State sales tax revenue is up, good news for state agencies

Lawmakers get back to work in January and the budget is still their top priority when they meet in Austin.

After two years of mandated state budget cuts, Texas is showing strong signs of a recovery, as the newest sales tax receipts are up more than 12 percent.

The good news is making lawmakers and those who rely on state funding, breathe a collective sigh of relief.

For the last couple years, West Texas A&M, along with every state agency which receives funding has had to reduce its budget. W-T relies on about 30% of it's funding from the state, so all cuts went deep.

But now time may be on the University's side, according to WTAMU's Vice President of Business and Finance, Gary Barnes.

"It does look like the state is rebounding and may be in a better financial state going into this legislative session than in the past."

District 87 State Representative, John Smithee adds that he's been impressed with how higher education schools have maintained under the cuts.
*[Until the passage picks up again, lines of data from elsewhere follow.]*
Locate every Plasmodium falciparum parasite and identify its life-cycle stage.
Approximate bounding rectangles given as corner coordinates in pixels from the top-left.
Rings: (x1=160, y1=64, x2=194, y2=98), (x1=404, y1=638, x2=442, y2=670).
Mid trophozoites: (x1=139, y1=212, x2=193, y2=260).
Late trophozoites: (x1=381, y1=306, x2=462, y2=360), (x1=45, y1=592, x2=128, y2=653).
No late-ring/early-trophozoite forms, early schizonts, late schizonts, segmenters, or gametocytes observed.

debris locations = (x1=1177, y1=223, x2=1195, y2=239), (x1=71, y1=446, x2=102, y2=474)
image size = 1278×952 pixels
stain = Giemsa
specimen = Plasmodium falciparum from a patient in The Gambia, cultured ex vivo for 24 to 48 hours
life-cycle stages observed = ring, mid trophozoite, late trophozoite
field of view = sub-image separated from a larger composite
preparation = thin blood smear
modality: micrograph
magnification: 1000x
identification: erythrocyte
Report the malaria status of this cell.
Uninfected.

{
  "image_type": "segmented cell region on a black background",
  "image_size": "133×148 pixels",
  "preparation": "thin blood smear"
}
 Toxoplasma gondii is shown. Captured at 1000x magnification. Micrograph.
"You know, AC & WT have done a remarkable job of keeping their programs going after adverse circumstances..."

The state's sales tax receipts were released over the weekend, and the numbers are better than expected. Texas will receive an additional 1.6 billion dollars more than projected. And lawmakers are hopeful the next session won't require mandatory cutbacks like in the past.

We're seeing in most months, double digit increases and that's good news because the sales tax is our revenue in the state," according to Smithee.

Most univerisites and colleges not only cut back they also had to increase tuition resulting in a double hit. Now with a little breathing room, there's even talk of replacing the cuts that have taken place over the last two years.

"The state's much better now and certainly over the next two bienniums, I think the objective should be to restore as much funding as possible," said Smithee.

"We certainly have our wish list but first would be to restore some of the base funding that had been reduced over the last several years," added Barnes.

Lawmakers get back to work in January and the budget is still their top priority when they meet in Austin.